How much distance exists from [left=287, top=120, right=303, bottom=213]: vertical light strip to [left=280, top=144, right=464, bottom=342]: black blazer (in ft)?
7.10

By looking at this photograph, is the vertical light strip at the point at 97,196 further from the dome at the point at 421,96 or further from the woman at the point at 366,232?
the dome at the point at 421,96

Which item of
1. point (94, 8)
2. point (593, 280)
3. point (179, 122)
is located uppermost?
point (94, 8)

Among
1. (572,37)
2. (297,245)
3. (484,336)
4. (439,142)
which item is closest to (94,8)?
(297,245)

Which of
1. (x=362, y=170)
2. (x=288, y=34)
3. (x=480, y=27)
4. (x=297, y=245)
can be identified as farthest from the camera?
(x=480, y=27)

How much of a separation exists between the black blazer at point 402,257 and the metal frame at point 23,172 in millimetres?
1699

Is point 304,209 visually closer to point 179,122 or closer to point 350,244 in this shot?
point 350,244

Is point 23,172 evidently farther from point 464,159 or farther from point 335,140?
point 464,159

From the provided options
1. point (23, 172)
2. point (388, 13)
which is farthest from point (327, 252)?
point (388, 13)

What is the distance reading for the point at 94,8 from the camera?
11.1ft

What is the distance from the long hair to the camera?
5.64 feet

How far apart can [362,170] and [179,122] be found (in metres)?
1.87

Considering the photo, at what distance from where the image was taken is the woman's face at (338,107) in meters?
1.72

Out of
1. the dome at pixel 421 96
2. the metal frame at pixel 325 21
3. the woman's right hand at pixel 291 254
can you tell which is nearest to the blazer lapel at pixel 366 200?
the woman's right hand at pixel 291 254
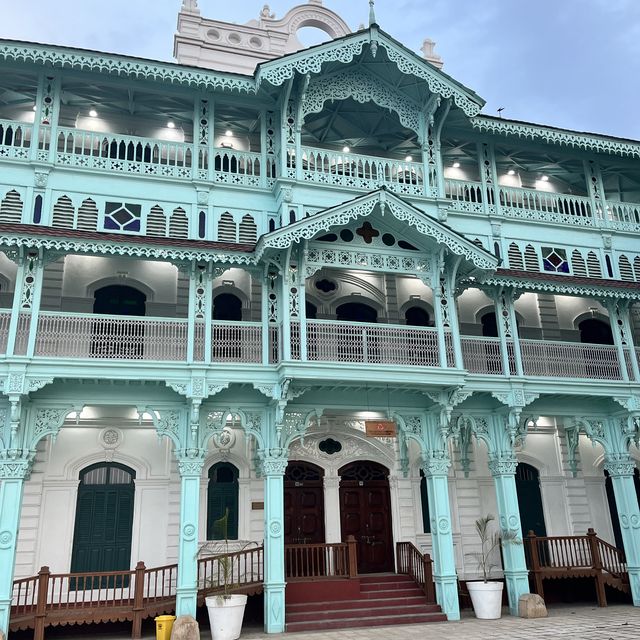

EXERCISE DIRECTIONS:
Print every one of the records above again word for word, without the picture.

COMPLETED EXERCISE:
How much distance exists from [left=287, top=120, right=303, bottom=213]: vertical light strip to [left=280, top=144, right=464, bottom=342]: black blazer (in ft)?
7.10

By looking at this photograph, is the vertical light strip at the point at 97,196 further from the dome at the point at 421,96 or further from the woman at the point at 366,232?
the dome at the point at 421,96

Which item of
1. point (94, 8)
2. point (593, 280)
3. point (179, 122)
is located uppermost?
point (94, 8)

Among
1. (572,37)
2. (297,245)
3. (484,336)
4. (439,142)
which item is closest to (94,8)?
(297,245)

Which of
1. (x=362, y=170)
2. (x=288, y=34)
3. (x=480, y=27)
4. (x=297, y=245)
can be identified as farthest from the camera?
(x=480, y=27)

How much of a separation exists between the black blazer at point 402,257 and the metal frame at point 23,172 in millimetres?
1699

Is point 304,209 visually closer to point 179,122 or closer to point 350,244 in this shot?
point 350,244

Is point 23,172 evidently farther from point 464,159 or farther from point 335,140?
point 464,159

From the provided options
1. point (23, 172)
2. point (388, 13)
which is farthest from point (327, 252)?
point (388, 13)

What is the distance reading for the point at 94,8 from the camera?
11.1ft

What is the distance from the long hair to the camera?
5.64 feet

How far apart can [362,170] and [179,122] be found (in metres)?
1.87

Considering the photo, at what distance from where the image was taken is the woman's face at (338,107) in meters?
1.72

Out of
1. the dome at pixel 421 96
2. the metal frame at pixel 325 21
3. the woman's right hand at pixel 291 254
can you tell which is nearest to the blazer lapel at pixel 366 200?
the woman's right hand at pixel 291 254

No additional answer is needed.